Community Article

Connection Pooling, PgBouncer, and the Prisma Trap

What a connection pool actually does, why your Postgres falls over at 200 connections, where PgBouncer sits, and the prepared-statement bug that bites every Prisma team that adds it the wrong way.

Connection Pooling, PgBouncer, and the Prisma Trap

What a connection pool actually does, why your Postgres falls over at 200 connections, where PgBouncer sits, and the prepared-statement bug that bites every Prisma team that adds it the wrong way.

database
performance
backend
scalability
reliability
ananyanakamura

By @ananyanakamura

January 8, 2026

·

Updated May 20, 2026

322 views

2

4.3 (13)

Every team I have worked with hits the same wall around the time their app starts to take real traffic. Postgres connections climb past 100, then 200, p99 latency starts to creep, and someone opens a ticket that says "the database is slow". The database is not slow. The database is out of connections, or close to it, and the cost of opening new ones is eating your tail latency. The fix is connection pooling. The way you add it determines whether the fix is a one-day change or a six-month adventure with prepared-statement bugs in production.

This article is the one I wish I had read before I shipped my first PgBouncer setup. What a connection actually costs, where the pool should sit, the difference between session and transaction pooling, and why every team that introduces PgBouncer in front of an ORM (especially Prisma) hits the same prepared-statement issue and has to figure out the same fix.

What a Postgres connection actually costs

When your app opens a new Postgres connection, the server forks a backend process. That process holds memory (work_mem allocations, plan cache, prepared statements), file descriptors, and a TCP socket. Postgres is process-per-connection, not thread-per-connection. The default max_connections is 100. Crossing that limit means new connections fail outright.

Even within the limit, idle connections are not free. A typical idle backend holds 5-10MB of RAM. With 200 idle connections, that is 1-2GB of RAM doing nothing. With 1000, you are out of memory. The Postgres team's official guidance is roughly "do not have more connections than (number of CPU cores) * 2 to 4", because each backend competes for shared resources (the shared buffer pool, lock manager, autovacuum). A 4-core box with 50+ active connections is thrashing.

Most app servers want one connection per request, scaled to the request concurrency. A Node service with 100 concurrent requests wants 100 connections. Run 10 instances and you want 1000. 1000 connections to a Postgres tuned for 100 is the wall.

What a connection pool actually does

A connection pool sits between your app and Postgres, holding a fixed set of long-lived connections to the database and handing them out to clients on demand. The math changes:

Without pool:
  10 app instances * 100 concurrent requests = 1000 Postgres connections

With a transaction-mode PgBouncer in front:
  10 app instances * 100 concurrent requests = 1000 PgBouncer connections (cheap, no fork)

> _DATASET ENTRIES_

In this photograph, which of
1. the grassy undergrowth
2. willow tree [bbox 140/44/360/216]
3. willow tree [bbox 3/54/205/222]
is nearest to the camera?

> _PROMPT 1_
In the connection pooling article, what is the default max_connections setting in Postgres?
> _PROMPT 2_
Reproduce the passage of the connection pooling article that opens with the words containing "A connection pool sits" and closes with "(cheap, no fork)".
> _PROMPT 3_
Carry on writing the connection pooling article, starting after its last line.
The lines are separate material, apart from the connection pooling article.

> _WRITTEN RESPONSE 1_
100.

> _WRITTEN RESPONSE 2_
A connection pool sits between your app and Postgres, holding a fixed set of long-lived connections to the database and handing them out to clients on demand. The math changes:

Without pool:
  10 app instances * 100 concurrent requests = 1000 Postgres connections

With a transaction-mode PgBouncer in front:
  10 app instances * 100 concurrent requests = 1000 PgBouncer connections (cheap, no fork)

> _WRITTEN RESPONSE 3_
  PgBouncer to Postgres: configured with default_pool_size = 25
  -> 25 actual Postgres connections, shared across all clients

PgBouncer holds one connection per concurrent transaction, not per concurrent client. If your transactions take 5ms on average, 25 backend connections can serve 5000 transactions per second. The frontend can have many more clients than the backend has connections, which is the entire point.

Session, transaction, and statement pooling

PgBouncer offers three pooling modes; the difference between them is what determines correctness for your application.

Session pooling assigns a backend connection to a client for the entire duration of the client's session. Behaves identically to a direct connection. Safe for everything, but reduces the multiplexing benefit: 1000 long-lived clients still need 1000 backend connections.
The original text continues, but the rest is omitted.